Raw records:
════

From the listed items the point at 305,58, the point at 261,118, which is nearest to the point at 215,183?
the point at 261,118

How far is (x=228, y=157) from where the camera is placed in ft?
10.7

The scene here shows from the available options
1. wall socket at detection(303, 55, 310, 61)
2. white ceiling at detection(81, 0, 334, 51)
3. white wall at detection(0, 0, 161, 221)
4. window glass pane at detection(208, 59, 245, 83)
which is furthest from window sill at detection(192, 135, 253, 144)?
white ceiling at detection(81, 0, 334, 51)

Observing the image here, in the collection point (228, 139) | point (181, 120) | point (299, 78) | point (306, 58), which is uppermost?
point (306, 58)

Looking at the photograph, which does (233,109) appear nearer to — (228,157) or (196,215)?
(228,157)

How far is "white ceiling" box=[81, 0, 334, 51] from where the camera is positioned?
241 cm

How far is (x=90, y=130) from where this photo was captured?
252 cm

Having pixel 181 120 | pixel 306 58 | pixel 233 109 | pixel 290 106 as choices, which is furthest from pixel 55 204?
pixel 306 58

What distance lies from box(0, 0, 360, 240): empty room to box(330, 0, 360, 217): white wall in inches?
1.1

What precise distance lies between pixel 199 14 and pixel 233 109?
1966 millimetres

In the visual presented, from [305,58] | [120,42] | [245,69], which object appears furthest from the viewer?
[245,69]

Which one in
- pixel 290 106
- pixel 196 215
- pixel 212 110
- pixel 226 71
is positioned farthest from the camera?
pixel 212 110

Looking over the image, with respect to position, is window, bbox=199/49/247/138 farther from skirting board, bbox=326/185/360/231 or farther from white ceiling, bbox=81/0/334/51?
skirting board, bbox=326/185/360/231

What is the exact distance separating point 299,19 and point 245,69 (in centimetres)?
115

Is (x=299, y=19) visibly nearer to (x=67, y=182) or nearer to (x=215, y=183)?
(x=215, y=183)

════

DO THIS: Copy all the entries verbatim.

THE RESPONSE:
From the listed items the point at 305,58, the point at 261,118, which is nearest to the point at 215,183?
the point at 261,118

How far is (x=228, y=157) from where the camera is placed in ft?
10.7

The scene here shows from the available options
1. wall socket at detection(303, 55, 310, 61)
2. white ceiling at detection(81, 0, 334, 51)
3. white wall at detection(0, 0, 161, 221)
4. window glass pane at detection(208, 59, 245, 83)
which is furthest from window sill at detection(192, 135, 253, 144)?
white ceiling at detection(81, 0, 334, 51)

Observing the image here, in the collection point (228, 139) | point (181, 120) | point (299, 78) | point (306, 58), which is uppermost?
point (306, 58)

Looking at the photograph, which does (233,109) appear nearer to — (228,157) or (196,215)?
(228,157)

How far is "white ceiling" box=[81, 0, 334, 51] from where the camera is positioned?
241 cm

How far is (x=90, y=130) from where this photo was captured?
252 cm

Having pixel 181 120 | pixel 306 58 | pixel 233 109 | pixel 290 106 as choices, which is furthest from pixel 55 204?
pixel 306 58

What distance lies from box(0, 0, 360, 240): empty room to box(330, 0, 360, 217): white wall in inches?
1.1

What precise distance lies between pixel 199 14 and pixel 233 109?
1966 millimetres

In the visual presented, from [305,58] | [120,42] | [245,69], which object appears furthest from the viewer?
[245,69]

Which one in
- pixel 290 106
- pixel 196 215
- pixel 212 110
- pixel 226 71
is positioned farthest from the camera?
pixel 212 110

Looking over the image, with respect to position, is window, bbox=199/49/247/138 farther from skirting board, bbox=326/185/360/231 or farther from white ceiling, bbox=81/0/334/51?
skirting board, bbox=326/185/360/231

What is the exact distance separating point 299,19 and point 245,69 (in centimetres)?
115

Is (x=299, y=19) visibly nearer to (x=67, y=182) or nearer to (x=215, y=183)?
(x=215, y=183)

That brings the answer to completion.